Issues reported by PR analysis:
Same issues were already reported in base branch:
Not having an author for the issues in the P/R makes me thing maybe the scanner failed to detect SCM information. Could you open the file in SonarQube and see if there is blame information (click on the bar at the left of the line to see it). Do you have the logs of the scanner for that pull request?
Hi @dmeneses , As I mentioned earlier there was no problem with SCM detection. Files which were changed were correctly detected and blame information was available.
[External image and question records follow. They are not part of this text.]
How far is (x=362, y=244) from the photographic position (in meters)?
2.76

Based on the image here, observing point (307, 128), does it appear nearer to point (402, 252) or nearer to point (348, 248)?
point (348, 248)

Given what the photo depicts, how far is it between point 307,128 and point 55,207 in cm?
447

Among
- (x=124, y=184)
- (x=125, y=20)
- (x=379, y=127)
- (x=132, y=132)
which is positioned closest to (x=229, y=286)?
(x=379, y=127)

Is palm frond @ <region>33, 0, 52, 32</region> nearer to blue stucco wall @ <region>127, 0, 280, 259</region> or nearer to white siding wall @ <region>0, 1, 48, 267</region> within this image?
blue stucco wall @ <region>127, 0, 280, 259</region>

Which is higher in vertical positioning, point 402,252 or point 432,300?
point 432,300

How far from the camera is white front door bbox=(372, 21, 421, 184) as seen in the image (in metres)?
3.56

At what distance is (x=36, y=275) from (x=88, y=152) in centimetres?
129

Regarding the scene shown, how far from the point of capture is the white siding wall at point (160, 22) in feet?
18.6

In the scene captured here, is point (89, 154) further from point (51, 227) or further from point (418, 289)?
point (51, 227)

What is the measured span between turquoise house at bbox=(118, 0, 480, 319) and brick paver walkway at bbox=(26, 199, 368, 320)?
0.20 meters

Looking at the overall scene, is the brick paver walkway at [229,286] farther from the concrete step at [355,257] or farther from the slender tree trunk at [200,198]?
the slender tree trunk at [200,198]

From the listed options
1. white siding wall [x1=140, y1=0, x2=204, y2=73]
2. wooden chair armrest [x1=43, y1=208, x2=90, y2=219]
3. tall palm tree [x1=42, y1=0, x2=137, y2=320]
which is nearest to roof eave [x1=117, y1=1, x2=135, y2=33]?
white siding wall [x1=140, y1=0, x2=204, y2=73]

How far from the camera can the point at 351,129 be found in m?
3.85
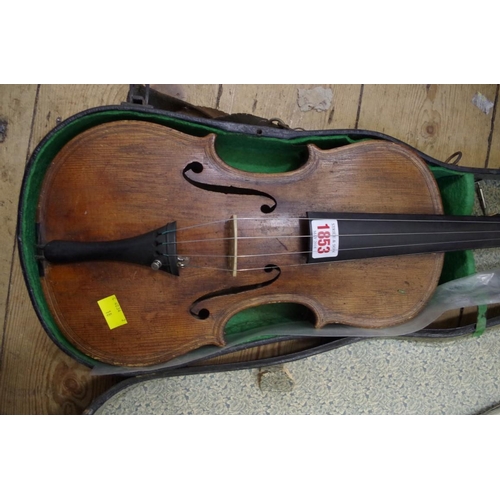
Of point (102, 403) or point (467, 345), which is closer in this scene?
point (102, 403)

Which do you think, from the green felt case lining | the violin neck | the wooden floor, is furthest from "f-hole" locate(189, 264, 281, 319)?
the wooden floor

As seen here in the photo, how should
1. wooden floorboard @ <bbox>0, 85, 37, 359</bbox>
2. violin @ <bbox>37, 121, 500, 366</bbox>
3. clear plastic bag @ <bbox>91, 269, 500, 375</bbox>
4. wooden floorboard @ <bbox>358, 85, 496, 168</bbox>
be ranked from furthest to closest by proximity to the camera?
wooden floorboard @ <bbox>358, 85, 496, 168</bbox>, wooden floorboard @ <bbox>0, 85, 37, 359</bbox>, clear plastic bag @ <bbox>91, 269, 500, 375</bbox>, violin @ <bbox>37, 121, 500, 366</bbox>

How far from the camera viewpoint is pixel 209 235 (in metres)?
1.44

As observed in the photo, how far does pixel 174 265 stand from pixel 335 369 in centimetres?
80

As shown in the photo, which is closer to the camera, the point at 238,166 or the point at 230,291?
the point at 230,291

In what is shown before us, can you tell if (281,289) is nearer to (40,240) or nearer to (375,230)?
(375,230)

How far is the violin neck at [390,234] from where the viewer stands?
1.45 m

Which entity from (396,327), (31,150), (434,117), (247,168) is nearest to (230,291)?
(247,168)

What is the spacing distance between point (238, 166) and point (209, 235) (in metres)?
0.36

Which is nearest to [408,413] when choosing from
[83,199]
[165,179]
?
[165,179]

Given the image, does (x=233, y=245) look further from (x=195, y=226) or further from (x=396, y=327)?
(x=396, y=327)

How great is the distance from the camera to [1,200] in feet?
6.02

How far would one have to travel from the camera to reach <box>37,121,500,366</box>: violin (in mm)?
1402

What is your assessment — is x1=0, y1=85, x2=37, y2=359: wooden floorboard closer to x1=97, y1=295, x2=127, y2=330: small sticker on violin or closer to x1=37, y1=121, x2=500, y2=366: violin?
x1=37, y1=121, x2=500, y2=366: violin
Issues coming out of changed code were also correctly assigned to author.
Problem is that PR analysis also brings up old issues, and since it could not detect the author (probably because code did not even change), it does not assign those issues to anyone. What I am trying to figure out is why did old issues come up as new in PR analysis ?
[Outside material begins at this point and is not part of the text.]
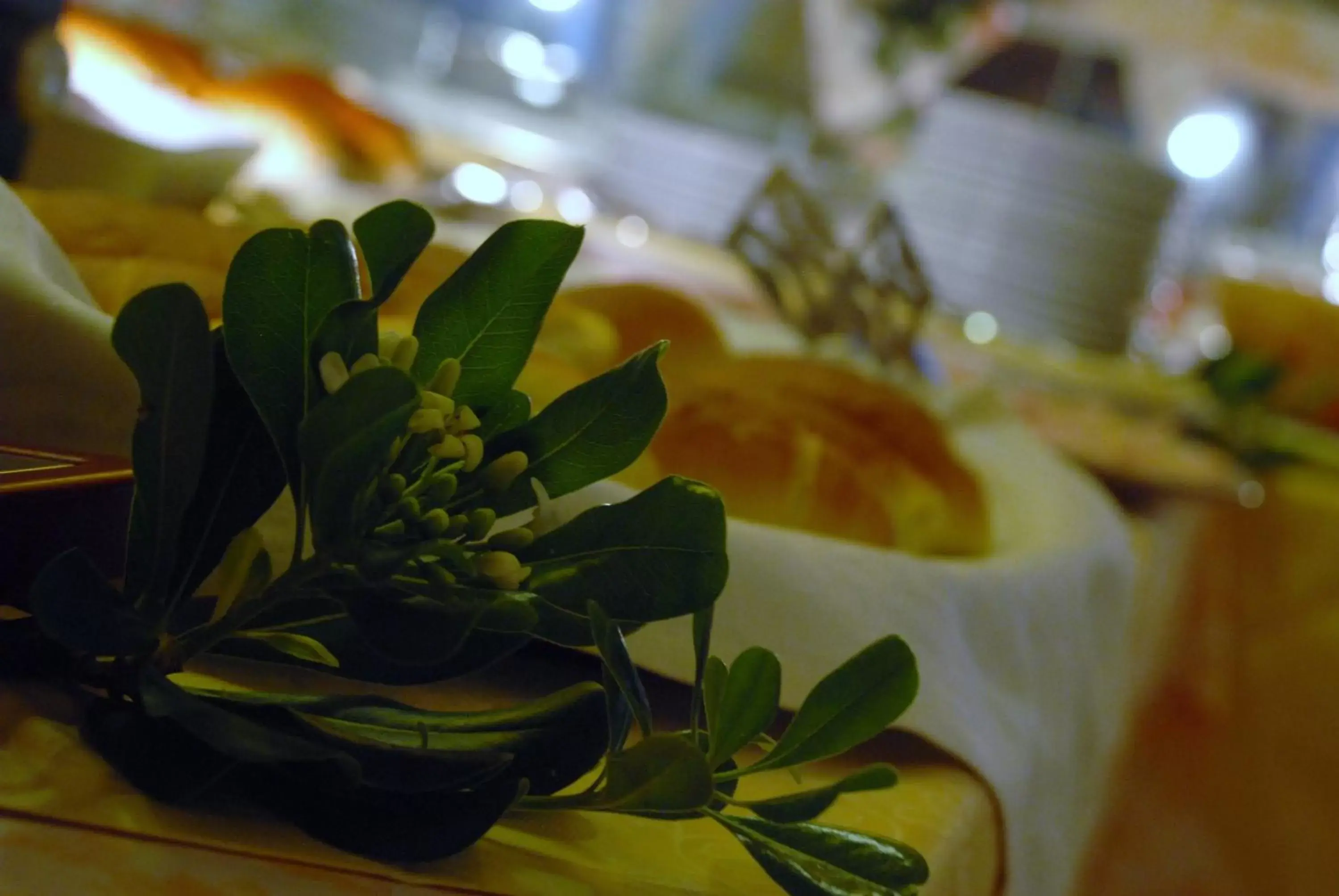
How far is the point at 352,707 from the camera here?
0.85ft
Attaching log.ConsoleLogPR138.txt (15.7 KB)
If old issues are appearing in the P/R it means that SonarQube wasn’t able to match those issues with the existing issues in its target branch.
It’s strange that they aren’t assigned, because the fact that the code hasn’t changed where the issues are located doesn’t play a role in the detection of the author. It should be based on the SCM blame and that’s why I asked about the SCM blame information. There is a difference between detection of changes in the P/R using the SCM and the detection of the SCM blame.
I can see that the issues in master were created “last month” while the new unassigned ones have a creation date of 2 months ago. This is strange and again indicates that the SCM blame might be wrong.
Correct. Any clues as to what is causing this and how to fix this ?
Could you check if the blame information is correct around on of the issues in the pull request and also in master?
You can click on the left bar next to any line to see it - see example below.
Yes, both pull request analysis and master have the correct blame information.
So the line where the issue is located has an older blame date in the pull request compared to the same line in master? Could you share the logs of the scanner for the pull request analysis with debug enabled?
Unfortunately because of this issue, I had to delete the project from SonarQube, thus entire scan history is gone. I am not able to recreate the issue now.